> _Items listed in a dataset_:
>>>>

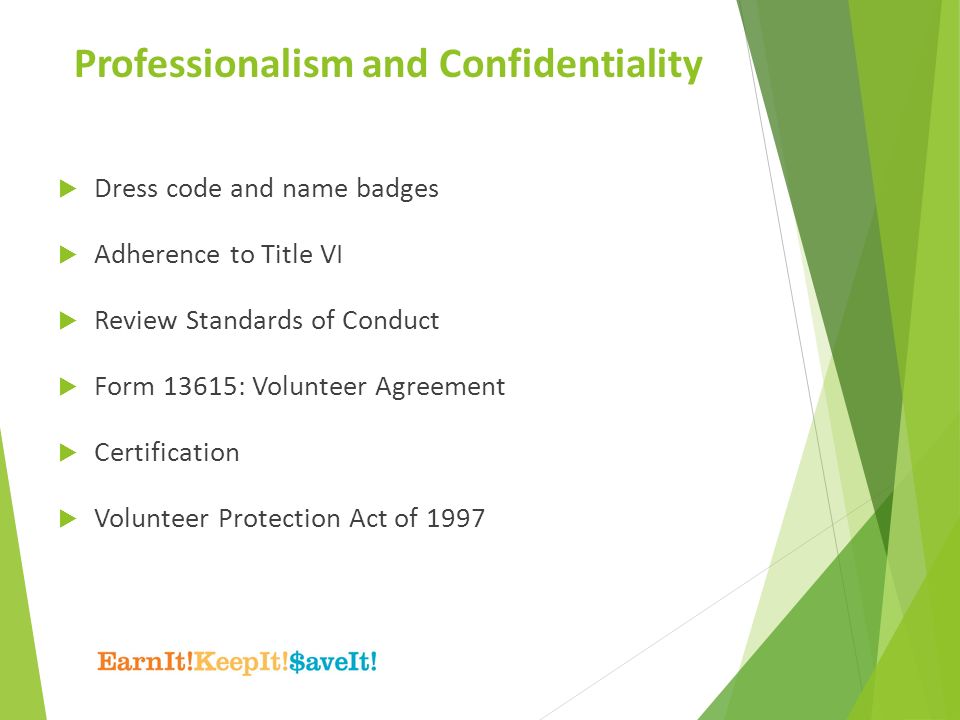 Professionalism and Confidentiality

Dress code and name badges

Adherence to Title VI

Review Standards of Conduct

Form 13615: Volunteer Agreement

Certification

Volunteer Protection Act of 1997

EarnIt!KeepIt!$aveIt!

<<<<

> _Instructions to follow_: Omitting all pictures, reproduce the records above in their entirety.

> _Reply_:
 Professionalism and Confidentiality

Dress code and name badges

Adherence to Title VI

Review Standards of Conduct

Form 13615: Volunteer Agreement

Certification

Volunteer Protection Act of 1997

EarnIt!KeepIt!$aveIt!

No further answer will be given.